(Spatial reasoning entries)
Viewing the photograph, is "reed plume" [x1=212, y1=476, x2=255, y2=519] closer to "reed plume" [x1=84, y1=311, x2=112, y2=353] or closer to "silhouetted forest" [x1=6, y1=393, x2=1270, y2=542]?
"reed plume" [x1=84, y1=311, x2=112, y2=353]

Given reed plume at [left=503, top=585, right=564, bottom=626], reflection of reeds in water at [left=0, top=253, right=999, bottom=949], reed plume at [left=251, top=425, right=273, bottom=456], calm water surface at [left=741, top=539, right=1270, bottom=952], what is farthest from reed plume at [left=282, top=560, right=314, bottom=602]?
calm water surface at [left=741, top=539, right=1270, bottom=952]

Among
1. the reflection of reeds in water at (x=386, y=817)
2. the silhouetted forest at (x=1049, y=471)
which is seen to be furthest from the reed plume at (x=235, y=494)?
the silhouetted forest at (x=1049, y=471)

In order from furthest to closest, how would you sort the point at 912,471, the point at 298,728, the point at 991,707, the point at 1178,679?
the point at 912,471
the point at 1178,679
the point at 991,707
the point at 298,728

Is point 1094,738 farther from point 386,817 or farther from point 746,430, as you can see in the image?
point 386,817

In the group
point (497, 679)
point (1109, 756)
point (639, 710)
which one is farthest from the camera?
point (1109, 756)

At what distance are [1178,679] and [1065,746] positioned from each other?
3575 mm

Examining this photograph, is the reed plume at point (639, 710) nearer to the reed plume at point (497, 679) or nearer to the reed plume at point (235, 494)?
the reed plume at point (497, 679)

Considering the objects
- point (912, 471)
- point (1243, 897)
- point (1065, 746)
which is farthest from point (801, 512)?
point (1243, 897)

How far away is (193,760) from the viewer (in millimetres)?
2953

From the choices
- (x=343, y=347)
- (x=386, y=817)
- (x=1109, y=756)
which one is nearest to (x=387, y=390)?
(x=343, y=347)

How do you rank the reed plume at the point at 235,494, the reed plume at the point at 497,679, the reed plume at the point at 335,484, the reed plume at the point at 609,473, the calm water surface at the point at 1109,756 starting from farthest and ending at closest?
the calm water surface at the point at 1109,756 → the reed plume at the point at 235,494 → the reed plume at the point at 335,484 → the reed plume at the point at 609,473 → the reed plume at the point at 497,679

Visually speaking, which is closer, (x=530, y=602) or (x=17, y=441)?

==

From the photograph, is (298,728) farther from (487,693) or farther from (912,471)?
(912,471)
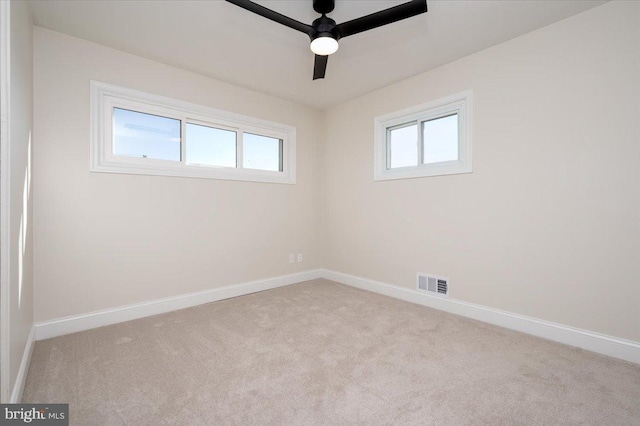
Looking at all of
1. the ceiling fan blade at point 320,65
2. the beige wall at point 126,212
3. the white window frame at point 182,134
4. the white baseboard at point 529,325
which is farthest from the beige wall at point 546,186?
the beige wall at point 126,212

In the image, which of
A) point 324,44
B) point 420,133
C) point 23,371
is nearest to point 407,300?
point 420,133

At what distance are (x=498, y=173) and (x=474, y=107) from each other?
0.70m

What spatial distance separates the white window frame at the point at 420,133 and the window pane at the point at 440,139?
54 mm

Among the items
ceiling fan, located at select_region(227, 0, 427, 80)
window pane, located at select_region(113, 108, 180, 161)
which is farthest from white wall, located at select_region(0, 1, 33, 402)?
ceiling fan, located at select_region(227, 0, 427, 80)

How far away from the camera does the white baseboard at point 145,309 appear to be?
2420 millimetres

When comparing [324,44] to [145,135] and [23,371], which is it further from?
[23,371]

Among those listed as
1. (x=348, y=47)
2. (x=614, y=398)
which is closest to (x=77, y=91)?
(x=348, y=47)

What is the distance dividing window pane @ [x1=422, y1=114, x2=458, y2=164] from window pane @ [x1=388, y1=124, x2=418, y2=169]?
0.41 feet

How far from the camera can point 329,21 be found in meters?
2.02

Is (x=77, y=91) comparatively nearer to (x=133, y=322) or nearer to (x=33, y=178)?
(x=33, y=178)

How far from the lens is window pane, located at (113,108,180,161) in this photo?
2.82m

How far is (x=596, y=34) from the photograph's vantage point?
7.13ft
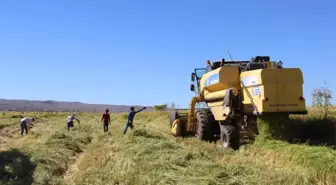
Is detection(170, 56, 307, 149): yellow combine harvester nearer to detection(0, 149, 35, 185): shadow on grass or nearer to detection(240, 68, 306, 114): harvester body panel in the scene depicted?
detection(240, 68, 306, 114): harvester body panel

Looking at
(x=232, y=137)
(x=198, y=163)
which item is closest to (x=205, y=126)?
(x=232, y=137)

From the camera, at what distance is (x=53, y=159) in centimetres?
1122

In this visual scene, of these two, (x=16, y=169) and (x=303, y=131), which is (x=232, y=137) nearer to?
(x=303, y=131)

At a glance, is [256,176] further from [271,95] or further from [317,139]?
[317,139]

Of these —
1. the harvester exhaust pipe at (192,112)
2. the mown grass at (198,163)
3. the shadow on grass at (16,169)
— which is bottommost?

==

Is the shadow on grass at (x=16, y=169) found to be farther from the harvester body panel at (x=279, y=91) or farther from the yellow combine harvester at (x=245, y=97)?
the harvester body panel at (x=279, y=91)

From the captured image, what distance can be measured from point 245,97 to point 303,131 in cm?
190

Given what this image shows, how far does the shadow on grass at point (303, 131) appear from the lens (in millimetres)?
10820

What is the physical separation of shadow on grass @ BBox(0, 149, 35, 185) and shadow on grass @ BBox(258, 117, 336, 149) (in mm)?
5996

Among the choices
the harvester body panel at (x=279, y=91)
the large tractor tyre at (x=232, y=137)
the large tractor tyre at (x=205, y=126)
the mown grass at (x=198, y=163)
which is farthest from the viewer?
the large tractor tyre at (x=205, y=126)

To be done: Count the lines in the entries above that contain the word "away", and reply with the number alone.

The answer: 2